_TASK DESCRIPTION_. Only the lines below from the one containing "order: Rodentia" to the one containing "Label granularity: sequence-level." should be repeated, both included and unchanged.

Stored data entries:

--------

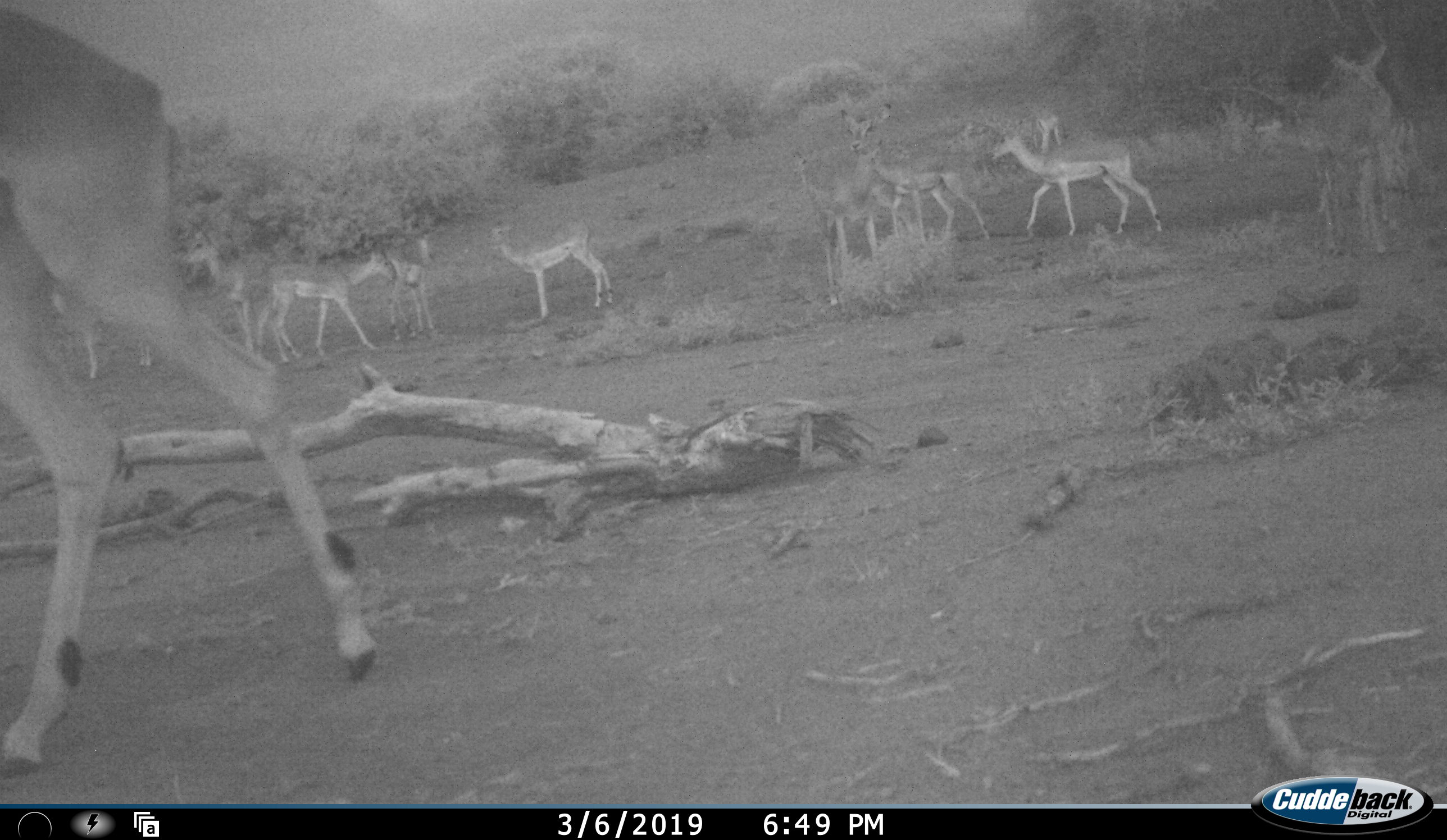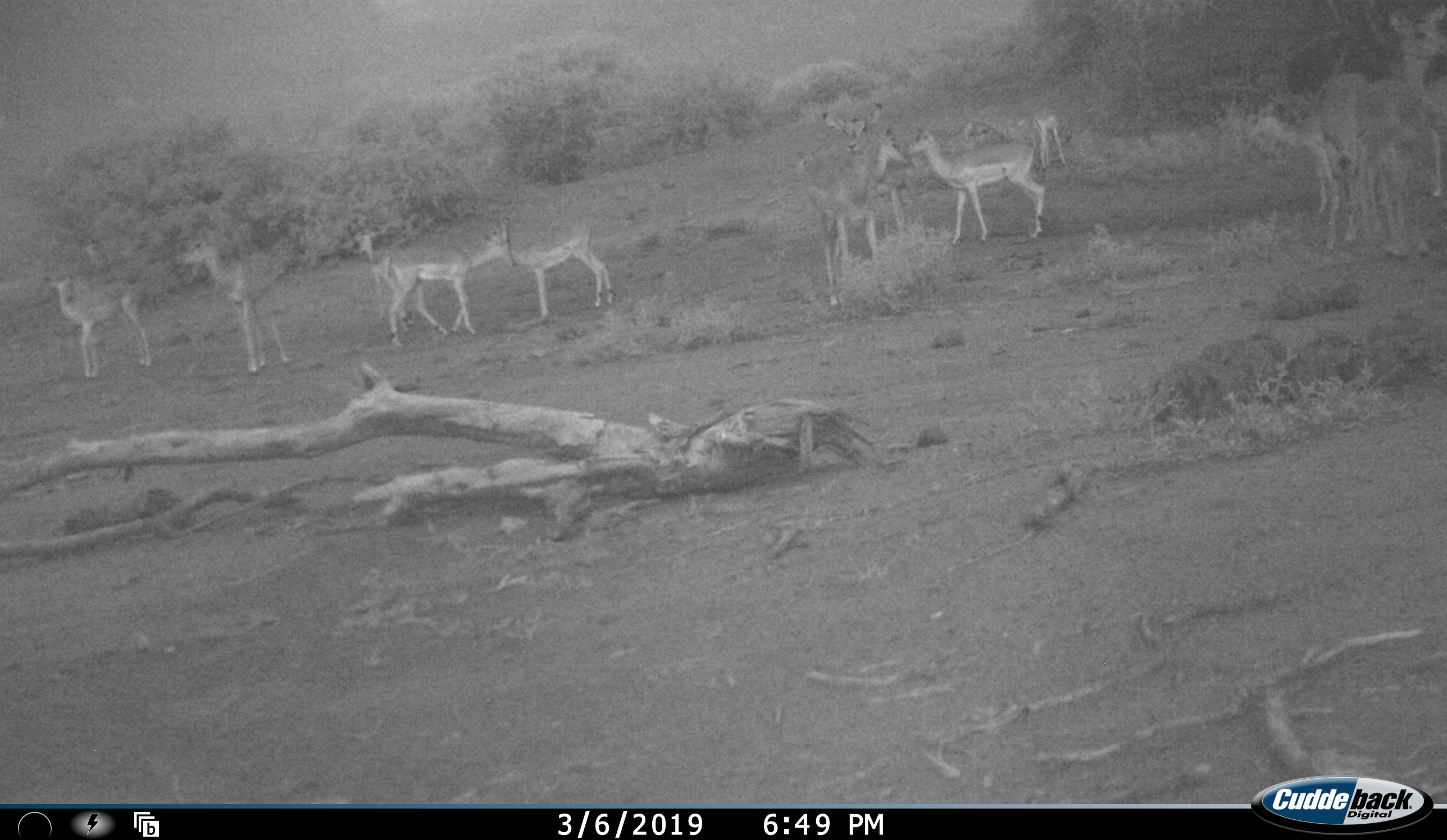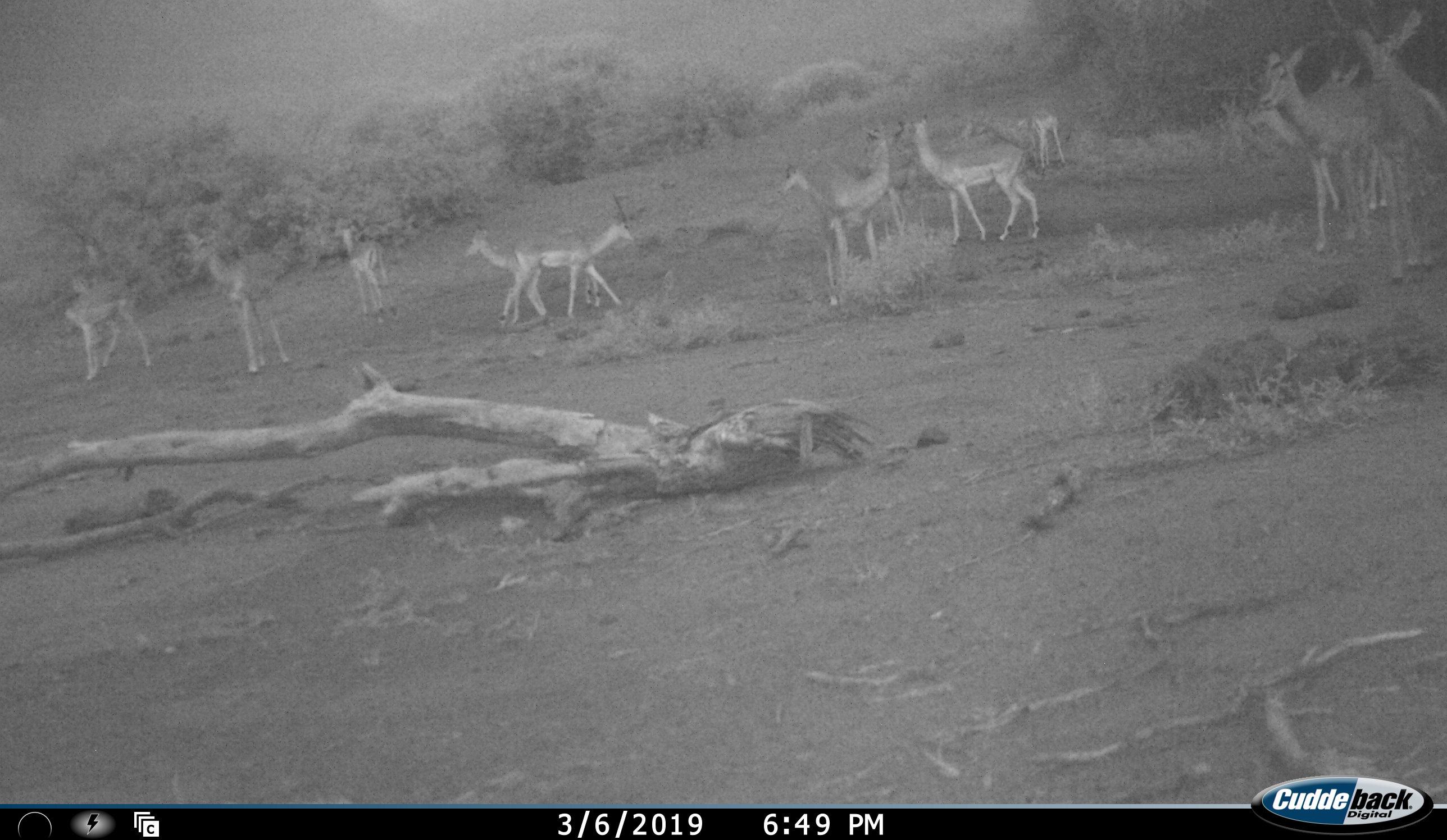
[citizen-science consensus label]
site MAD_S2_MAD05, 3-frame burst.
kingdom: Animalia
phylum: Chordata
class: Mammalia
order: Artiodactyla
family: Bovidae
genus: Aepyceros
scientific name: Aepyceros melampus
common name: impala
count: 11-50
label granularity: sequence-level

--------

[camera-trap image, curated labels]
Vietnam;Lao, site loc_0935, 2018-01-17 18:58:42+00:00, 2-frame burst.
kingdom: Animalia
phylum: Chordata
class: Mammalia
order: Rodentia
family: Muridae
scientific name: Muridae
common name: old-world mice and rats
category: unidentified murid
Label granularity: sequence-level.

--------

_THE COMPLETED TASK_.
order: Rodentia
family: Muridae
scientific name: Muridae
common name: old-world mice and rats
category: unidentified murid
Label granularity: sequence-level.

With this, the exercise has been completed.